Unter Berufung auf Zensus-Daten und von der Bundesbank heißt es weiter, dass zwischen 2012 und 2017 durchschnittlich 305.000 Euro für den Erwerb selbstgenutzten Wohneigentums aufgewendet wurden. Pro Jahr hätten etwa 412.000 Menschen Wohneigentum erworben. Das Baukindergeld hält die Bundesregierung für eine geeignete Maßnahme, um die Eigentumsquote weiter zu erhöhen, Zudem strebe die Bundesregierung an, die Maklergebühren bei dem Erwerb selbstgenutzten Wohnraums zu senken.
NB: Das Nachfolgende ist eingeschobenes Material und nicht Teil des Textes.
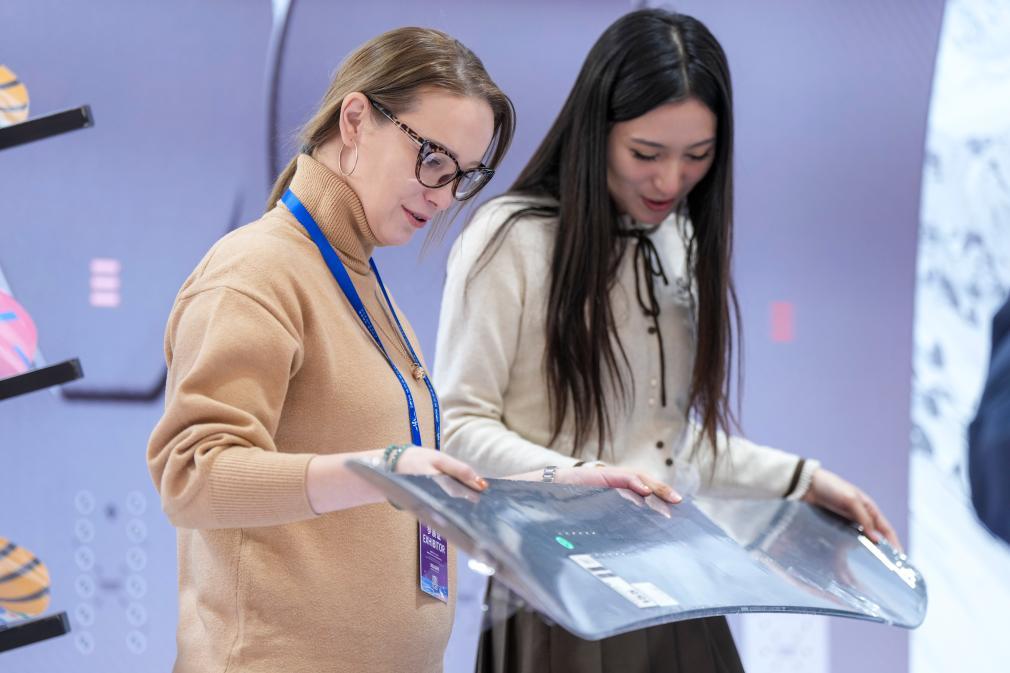 1月6日,在2026哈尔滨国际冰雪经济博览会展会现场,参会嘉宾(左)为参观者介绍智能碳纤维滑雪板性能。 新华社记者 王松 摄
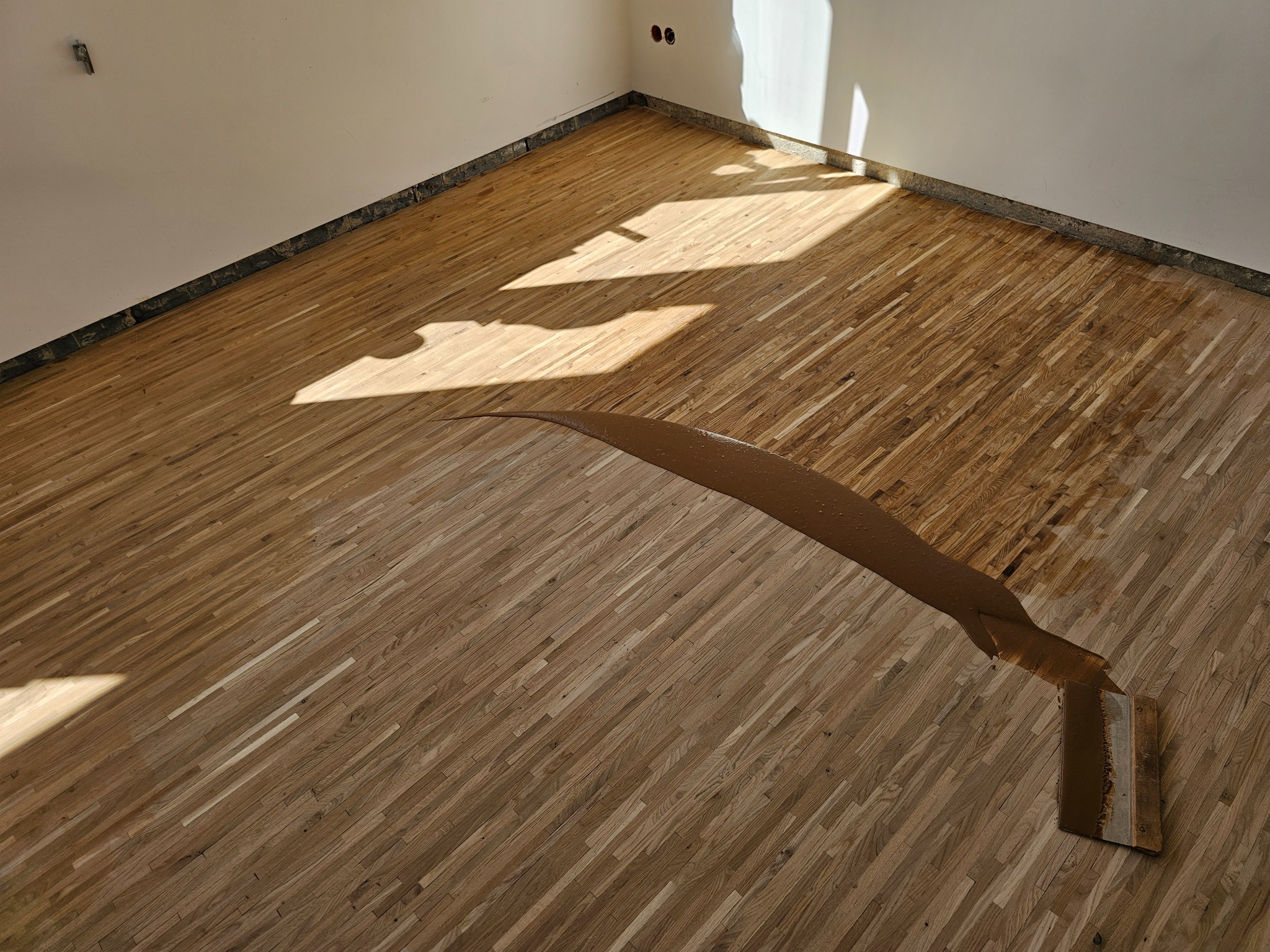 Aplikacja brązowego lakieru na drewniany parkiet w rogu pokoju, widoczna szpachla i świeże wykończenie podłogi w jasnym świetle.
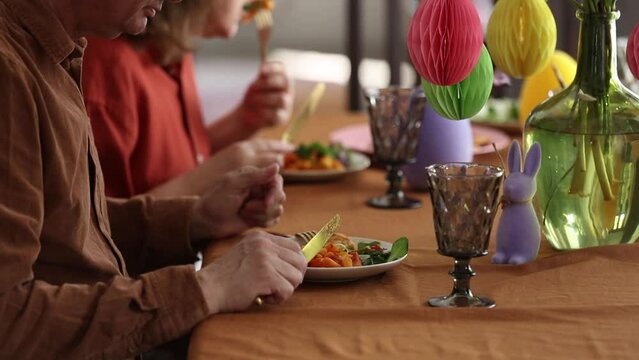Grandpa and grandma eating at Easter dinner sitting at the table at home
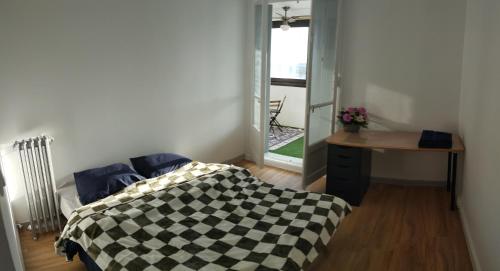 une chambre avec un lit, une table et une fenêtre dans l'établissement Vue imprenable, à Toulouse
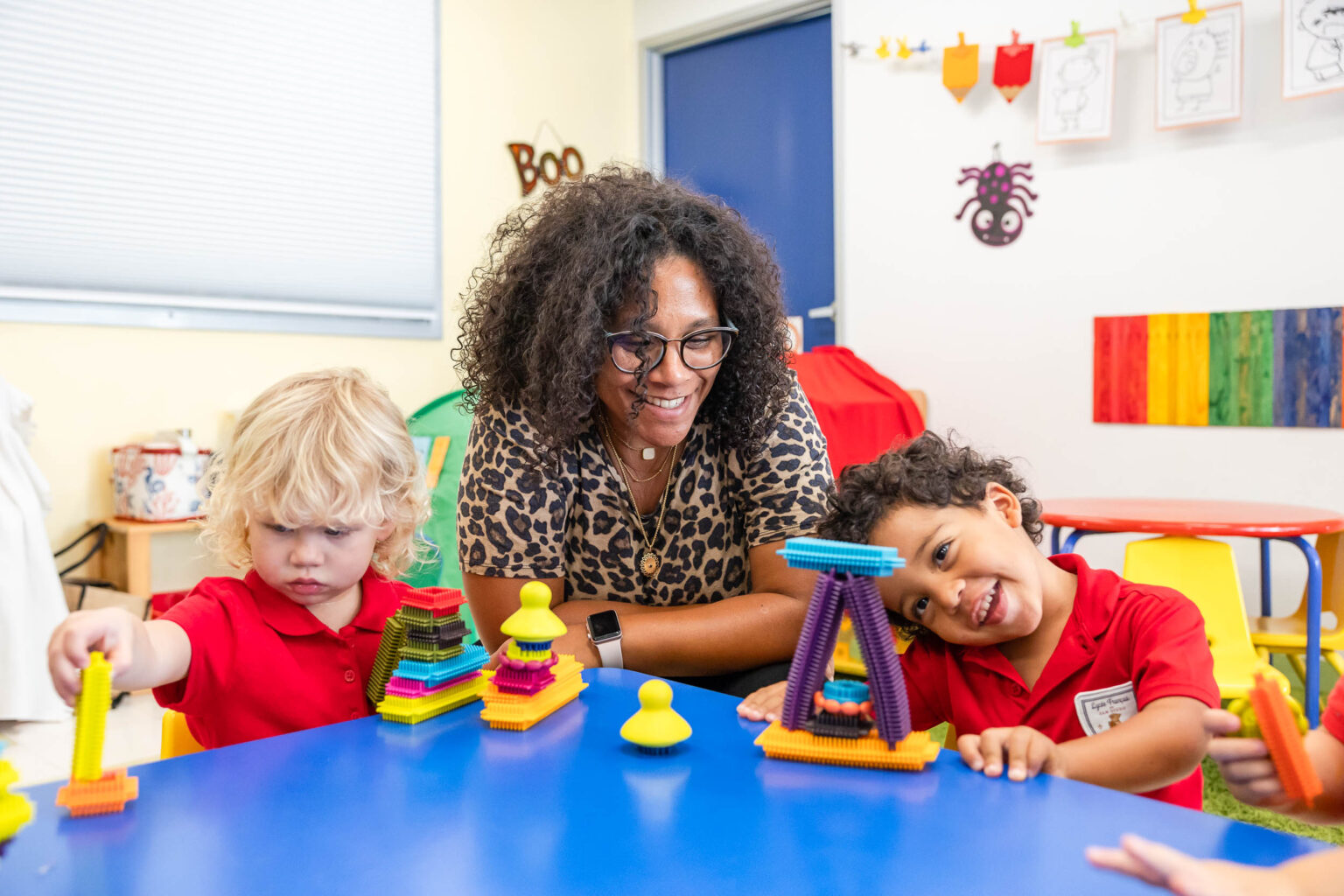 Preschool teacher with young students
Geldvermögen der Deutschen

Auch Angaben über das Geldvermögen der privaten Haushalte in Deutschland wurden unter Berufung auf Bundesbank-Zahlen mitgeteilt. Demnach betrug das Geldvermögen der privaten Haushalte im dritten Quartal 2018 insgesamt 6,246 Billionen Euro. Der weitaus größte Teil davon in Form von Bargeld und Einlagen (2,468 Billionen Euro) und Ansprüchen gegen Versicherungen (2,257 Billionen Euro).
Anteilsrechte und Anteile an Investmentfonds hatten mit 1,334 Billionen Euro nur einen kleineren Anteil am Geldvermögen der privaten Haushalte. Das in Aktien angelegte Vermögen wurde mit 441 Milliarden Euro angegeben (Summe in Anteilsrechten und Anteilen an Investmentfonds enthalten). Der Wert des Immobilienvermögens soll bei rund acht Billionen Euro liegen.

Erspartes wächst trotz Niedrigzins

Die Sparquote der privaten Haushalte wird mit 10,4 Prozent angegeben. Gespart wurden im Jahr 2018 rund 207 Milliarden Euro. 2008 waren es noch rund 166 Milliarden gewesen.
Der Anteil der Haushalte in Deutschland, die direkt in Aktien investiert haben, lag im Jahr 2017 bei elf Prozent und blieb damit seit 2010 beinahe unverändert. Ein Datenvergleich habe gezeigt, dass auch in anderen europäischen Ländern der Anteil von Haushalten mit direktem Aktienbesitz überwiegend gering sei, erläutert die Bundesregierung. So beträgt der Anteil der Haushalte mit Aktienbesitz im Euroraum durchschnittlich 8,8 Prozent. In Frankreich liegt der Anteil bei 11,7 Prozent und in Italien bei 3,7 Prozent. Der Anteil der Haushalte mit Aktienbesitz in den USA wird mit knapp 14 Prozent angegeben. Beliebt in Deutschland sind Anlagen in Fonds, die im Jahr 2017 von 16 Prozent der Haushalte gehalten wurden.